Watch this video which I recorded two years ago while travelling in Madagascar:
If it looks crazy, that’s because it is.
As a tourist, you will almost always rent a car with a driver. You don’t know the rules. It may seem that there aren’t any rules. But after having been in and watched the traffic for dozens of hours, I realized that there are rules but not in the sense of road traffic reguations but rather unwritten rules that most drivers will follow:
- Drive when it’s clear.
There are almost no traffic lights or street signs. No right of way rules (at least none that anyone follows). If you can, you drive. If you’re first, you get to go and others will yield. That’s sometimes a matter of millimeters but it usually works out. Everybody does it and nobody gets mad (usually). - Don’t kill (or hurt) any people.
This seems self-explanatory but it goes both ways: Drivers will honk to let you know they’re coming. But if you don’t make way for them, you may get killed. At the same time, it is accepted that lots of people walk along the side of the road or walk inbetween cars when traffic moves slowly. - Don’t kill any animals.
That chicken running around belongs to somebody. If you run over it, a family might go hungry.

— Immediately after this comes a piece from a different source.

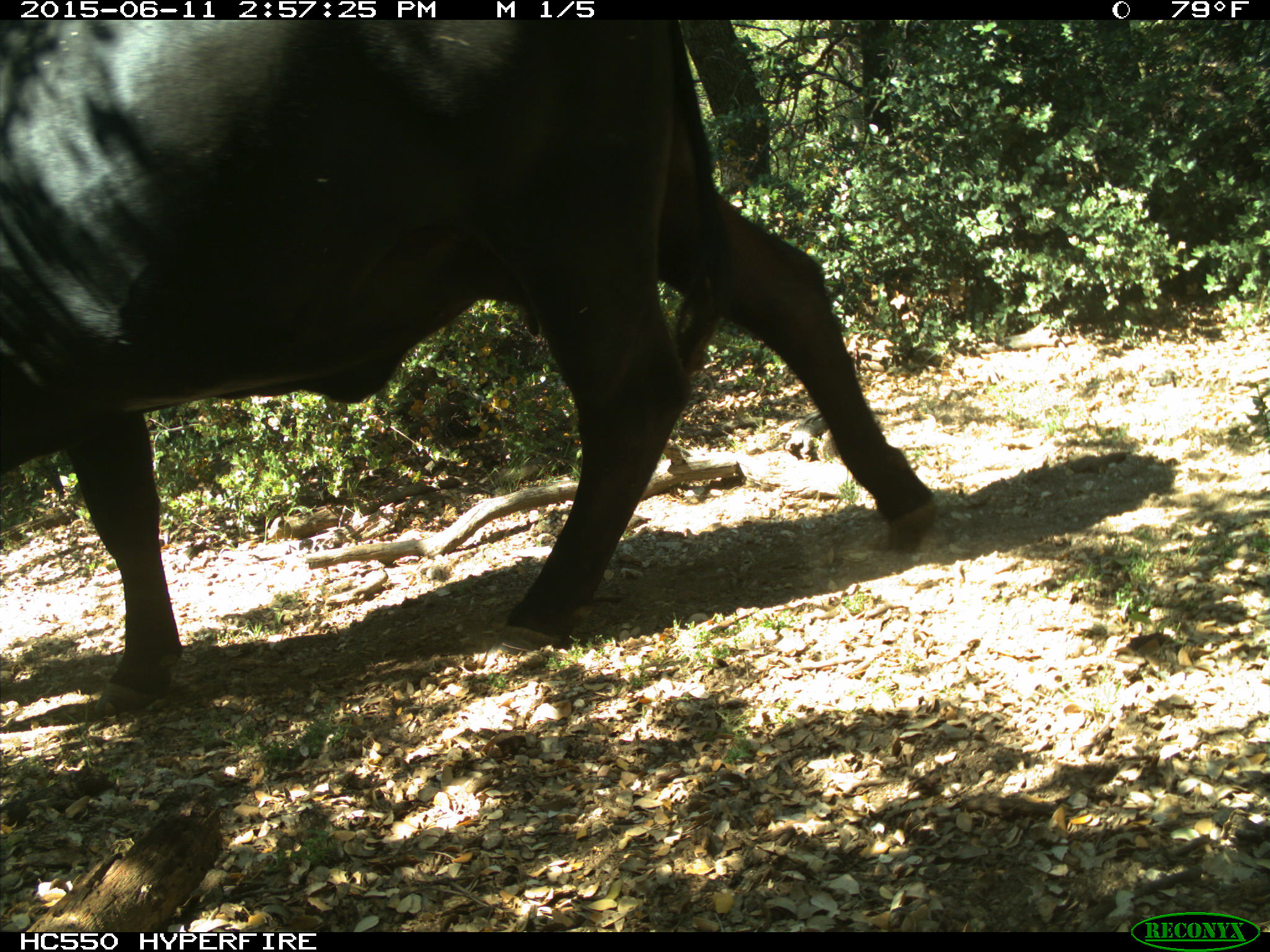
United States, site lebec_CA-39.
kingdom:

If there’s a herd of cows in the street, drivers will wait patiently until they can keep going. Killing a cow can ruin someone’s life. - Don’t crash into other vehicles. (Also don’t damage your own vehicle.)
It’s clear that you don’t want to be in an accident. And as I mentioned above, your car may sometimes get extremely close to another car. But everyone will always try to avoid accidents. I couldn’t determine any hierarchy (e.g. trucks before cars, which can be seen in other countries). Everyone will push as much as they can but stop short of crashing into anyone.
These “rules” seem straightforward but they require experience, foresight, and a great sense of everything that’s going on around you. Take rule #2: People will often not realize you’re approaching them. So you honk to let them know. (Honking is not an act of aggression but rather a signal to other road users.) If a child walks along the road, you have to determine its approximate age. Kids 10 years and older will make way for you. But small children (e.g. five years and younger) may not so you’ll have to slow down and be ready to come to a full stop at any moment. If that small child holds their mother’s hand, however, you can rely on the mother to pull her child aside.
Adults will usually yield. But there was one case where our driver noticed a drunk man coming out of a bar. So he slowed down because he knew that drunk man may stagger into the street at any time. All of these situations made me think: How could a self-driving system make any of these assessments?
There is a lot more to driving than knowing where things are. It’s psychology. You have to be able to predict how other road users will behave and react appropriately. This requires reasoning about all events happening around you and that’s something that modern computer systems don’t seem to have mastered yet. Advanced deep learning models such as GPT-3 seem very advanced but they don’t reason about things, they just synthesize from the broad knowledge they store. And while the result is often eerily correct, it’s also wrong many times.
Have a look at the architecture of an autonomous driving system (taken from this paper):
(Update Sep 2021: More information about Tesla’s architecture can be found here.)
In this model, machine learning is at best applied to steps 1 and 2. A lot of work is being done improving the detection and tracking of objects and building a 3D model from that information. But deriving a strategic plan for when to turn, when to change lanes, when to slow down and when to accelerate, and so on, is still up to the algorithm developed by the teams at Waymo, Tesla, Uber, et al. And they don’t perform very well even in a much less chaotic environment than Madagascar:
If the system cannot even reliably determine that a car is parked and won’t move away, how can a system determine that the child is less than 5 years old and may behave erratically? Note that I’m picking situations here so don’t get hung up on that child example. Life is too multifaceted to add all possible situtations to the code and have the program make the right decision.
Until we find out how to make computers reason about and correctly predict the behaviour of people and that behaviour’s consequences, I don’t see Level 5 (“Full Automation”) driving happening.